→ **Your tasks**:
(a) In the excerpt on the automated money machine, rewrite the stretch from "At least if" through "criteria are arbitrary.", swapping "communism" for "socialism".
(b) In the excerpt on the automated money machine, what word does the writer use for homeless people instead of calling them lazy or incompetent?

→ **Excerpted text**:
At least if we make communism official, we can shut down that psyop, acknowledge that the system is a controlled monopoly money machine and essentially just handing out money selectively and that the current criteria are arbitrary.

Once people accept the reality that the system has become an automated machine (since at least a decade) and that entrepreneurship and leadership has become redundant, then we can start thinking about fair distribution of the resources which the machine produces. The self-made people are not self-made, they are system-selected. Homeless people are not all lazy or incompetent; they are system-unselected. They didn't become homeless because they were crazy; they became crazy because they were made homeless. They became crazy trying to make sense of what happened to them. They couldn't figure it out because many if them did nothing wrong. They just got caught in a mental loop trying to fix stuff that they couldn't fix because it wasn't in their control. Their fate was always in the hands of the system.

→ **Data supplied**:
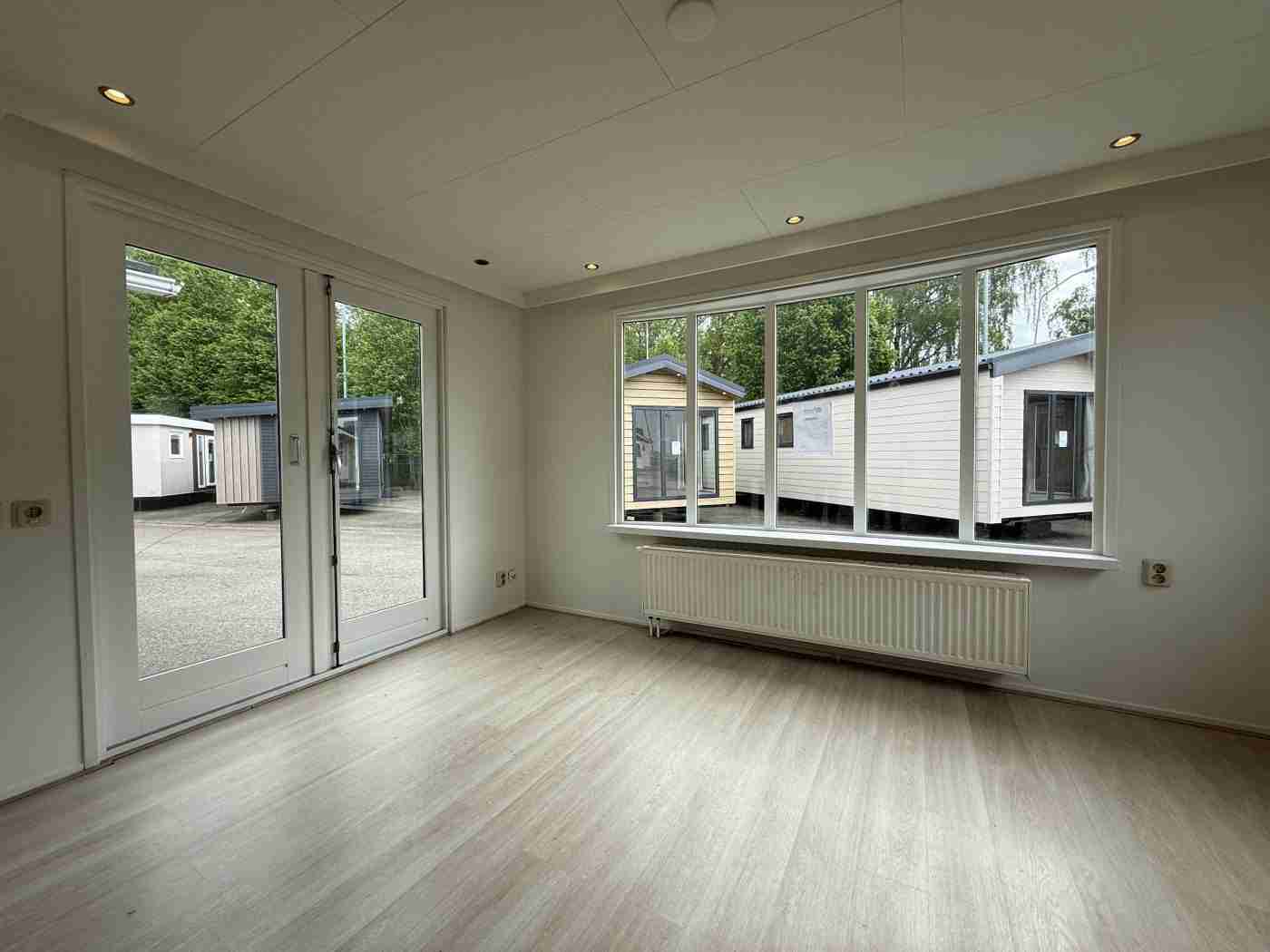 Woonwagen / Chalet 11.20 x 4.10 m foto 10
---
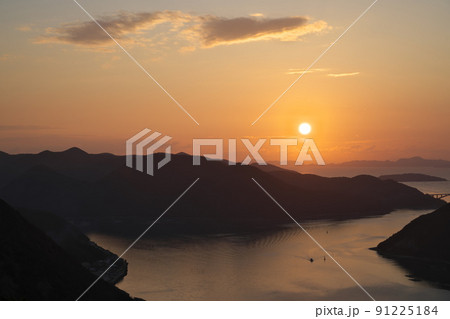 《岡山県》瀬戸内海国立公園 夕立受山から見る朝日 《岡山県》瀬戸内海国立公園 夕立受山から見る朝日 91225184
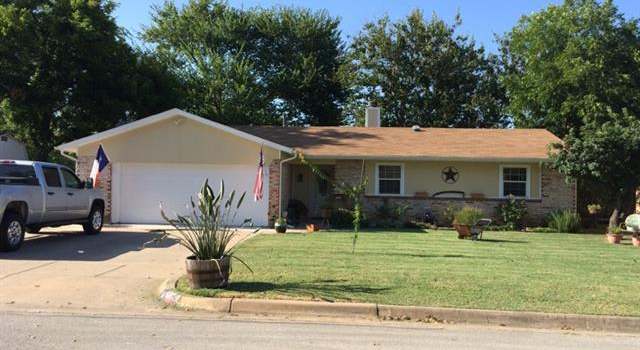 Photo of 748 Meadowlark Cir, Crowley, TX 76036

→ **Solutions below**:
(a)
At least if we make socialism official, we can shut down that psyop, acknowledge that the system is a controlled monopoly money machine and essentially just handing out money selectively and that the current criteria are arbitrary.

(b) System-unselected.